The ACX111 WLAN cards used in AR7 devices look like mini-PCI, but actually they are dual mode cards, that talk both, mini-PCI and VLYNQ.

==Details==
The VLYNQ bus signals include 1 clock signal [CLK], and 1 to 8 Transmit lines [TX0 and TX1 ...], and 1 to 8 Receive lines [RX0 and RX1.....]. All VLYNQ signals are dedicated and driven by only one device. The transmit pins of one device connect to the receive lines of the next device. The VLYNQ bus will operate at a maximum clock speed of 125 MHz. However the actual clock speed is dependent on the physical device with the VLYNQ. So a device may have a clock speed other than 125 MHz. For example, a device may have an internal 100 MHz [maximum] clock rate, or external 80 MHz [maximum] clock rate.

When clocked at 125 MHz, a single T/R pair then delivers an effective data throughput of about 73 Mbit/s (for single, 32-bit word transfers), while a dual T/R pair implementation delivers 146 Mbit/s, and a maximum eight-channel version delivers 584 Mbit/s. In-band flow-control lets the interface independently throttle the transmit and receive data streams.

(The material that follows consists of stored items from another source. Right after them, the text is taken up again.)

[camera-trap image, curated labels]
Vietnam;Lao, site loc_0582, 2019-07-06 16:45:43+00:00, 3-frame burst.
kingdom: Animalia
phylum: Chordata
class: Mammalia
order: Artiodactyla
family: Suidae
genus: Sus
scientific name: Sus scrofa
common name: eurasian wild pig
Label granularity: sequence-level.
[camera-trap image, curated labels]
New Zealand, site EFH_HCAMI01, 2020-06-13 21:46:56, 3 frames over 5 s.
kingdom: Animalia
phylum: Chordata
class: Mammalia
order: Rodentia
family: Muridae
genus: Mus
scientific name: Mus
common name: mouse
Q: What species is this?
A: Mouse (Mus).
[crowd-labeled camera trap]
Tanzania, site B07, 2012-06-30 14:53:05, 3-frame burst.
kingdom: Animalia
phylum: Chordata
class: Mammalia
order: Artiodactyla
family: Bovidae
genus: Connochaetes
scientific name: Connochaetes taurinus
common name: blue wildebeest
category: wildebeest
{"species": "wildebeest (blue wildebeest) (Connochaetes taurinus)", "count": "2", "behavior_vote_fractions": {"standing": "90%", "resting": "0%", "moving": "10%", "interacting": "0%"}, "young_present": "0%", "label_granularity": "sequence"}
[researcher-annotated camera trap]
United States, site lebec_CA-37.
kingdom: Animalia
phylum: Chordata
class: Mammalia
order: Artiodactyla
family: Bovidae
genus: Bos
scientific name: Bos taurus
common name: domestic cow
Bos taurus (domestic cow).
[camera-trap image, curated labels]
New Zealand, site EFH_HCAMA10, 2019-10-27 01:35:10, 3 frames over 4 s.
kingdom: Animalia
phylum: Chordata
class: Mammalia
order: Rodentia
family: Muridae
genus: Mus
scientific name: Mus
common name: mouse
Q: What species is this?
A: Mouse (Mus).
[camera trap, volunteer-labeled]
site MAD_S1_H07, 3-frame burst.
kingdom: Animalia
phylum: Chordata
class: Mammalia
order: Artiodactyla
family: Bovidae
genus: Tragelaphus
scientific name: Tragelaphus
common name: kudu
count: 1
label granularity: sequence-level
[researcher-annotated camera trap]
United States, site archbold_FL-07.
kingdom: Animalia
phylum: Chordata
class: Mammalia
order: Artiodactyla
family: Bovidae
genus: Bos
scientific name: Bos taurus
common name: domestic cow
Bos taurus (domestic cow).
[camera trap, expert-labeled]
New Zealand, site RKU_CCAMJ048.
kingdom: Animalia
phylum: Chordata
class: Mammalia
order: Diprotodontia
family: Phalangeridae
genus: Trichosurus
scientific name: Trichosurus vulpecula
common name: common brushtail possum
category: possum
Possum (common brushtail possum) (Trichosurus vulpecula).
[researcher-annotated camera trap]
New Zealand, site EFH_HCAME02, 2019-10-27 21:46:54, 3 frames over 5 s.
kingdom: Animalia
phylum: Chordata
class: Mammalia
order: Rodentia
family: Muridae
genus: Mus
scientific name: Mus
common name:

If data packets contain four or 16 words, some of the overhead is eliminated. So on a single channel, data bursts of four words per packet can deliver an effective throughput of 133 Mbit/s. With 16 words per packet, the throughput goes up to 178 Mbit/s. With the maximum eight channels, an effective throughput of over 1400 Mbit/s can be achieved with 16 words per packet. Both the direction and clock source may be software configurable [may be device dependent]. Software may also be used to set the internal clock speed [may be device dependent]. Unused clock lines are held high via an internal pull-up. Unused RX or TX lines may require an external 47k pull-down resistor [may be device dependent]. Software selectable internal pull-downs for signals may be provided on some devices.

==Packet format==
The packet format is:
 SOP, 10 bits
 CMD1, 10 bits; or PktType, 10 bits
 CMD2, 10 bits; or AdMask, 10 bits
 ByteCnt, 10 bits
 Address, 10 bits [could be up to 4 words]
 Data, 10 bits [could be 'N' words long]
 EOP, 10 bits

== 8B/10B encoding ==

The IBM patented encoding method used for encoding 8-bit data bytes to 10-bit Transmission Characters. Data bytes are converted to Transmission Characters to improve the physical signal such that the following benefits are achieved: bit synchronization is more easily achieved, design of receivers and transmitters is simplified, error detection is improved, and control characters (i.e., the Special Character) can be distinguished from data characters.